> STUDY TEXT
------------------------------------

Okay to fly with ruptured eardrum?
Originally Published: January 19, 2001 - Last Updated / Reviewed On: July 24, 2014
I have a quarter-inch tear in my left eardrum from a three-meter diving accident. I was wondering if it is possible for me to fly with a ruptured eardrum. I really need to fly home. Are there special earplugs I could buy that would make the flight bearable? It's only an hour-and-a-half flight.
Not quite whole in Massachusetts,
Before you book that ticket, it is important to know that the altitude of the flight — and not the amount of time you are in the air — can harm your healing eardrum. Barotrauma, or a sudden change in ear pressure, is a common cause of eardrum ruptures. Barotrauma can also occur during explosions or diving mishaps. Even during a very brief flight, the change in pressure due to high flying altitudes may cause your aching eardrum to re-rupture.
The tympanic membrane (also known as the eardrum) separates the outer and middle ears. This membrane vibrates when sound waves hit it, creating nerve impulses that the brain identifies as sound. The tympanic membrane is very delicate, allowing it to respond to the softest sounds. This fragility, which makes eavesdropping possible, also creates the possibility of perforation. Eardrum perforations can cause:
- Ear pain ranging from moderate to severe
- Loss of hearing
- Buzzing sounds
- Dizziness, and/or
- Drainage from the affected ear(s)

------------------------------------

> SOURCE DATA
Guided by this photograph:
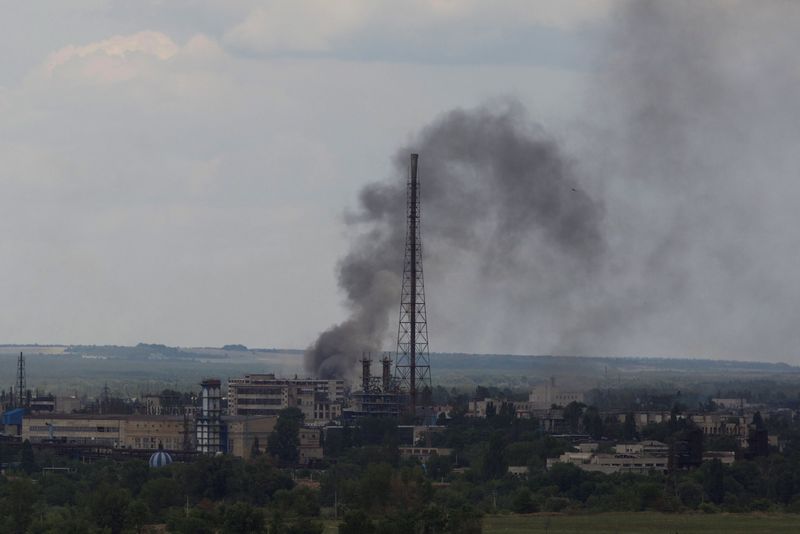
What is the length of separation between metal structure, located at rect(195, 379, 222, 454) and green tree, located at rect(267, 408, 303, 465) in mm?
3138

------------------------------------

Reproduce the passage on flying with a ruptured eardrum word for word, from "Okay to fly" to "eardrum to re-rupture.".

Okay to fly with ruptured eardrum?
Originally Published: January 19, 2001 - Last Updated / Reviewed On: July 24, 2014
I have a quarter-inch tear in my left eardrum from a three-meter diving accident. I was wondering if it is possible for me to fly with a ruptured eardrum. I really need to fly home. Are there special earplugs I could buy that would make the flight bearable? It's only an hour-and-a-half flight.
Not quite whole in Massachusetts,
Before you book that ticket, it is important to know that the altitude of the flight — and not the amount of time you are in the air — can harm your healing eardrum. Barotrauma, or a sudden change in ear pressure, is a common cause of eardrum ruptures. Barotrauma can also occur during explosions or diving mishaps. Even during a very brief flight, the change in pressure due to high flying altitudes may cause your aching eardrum to re-rupture.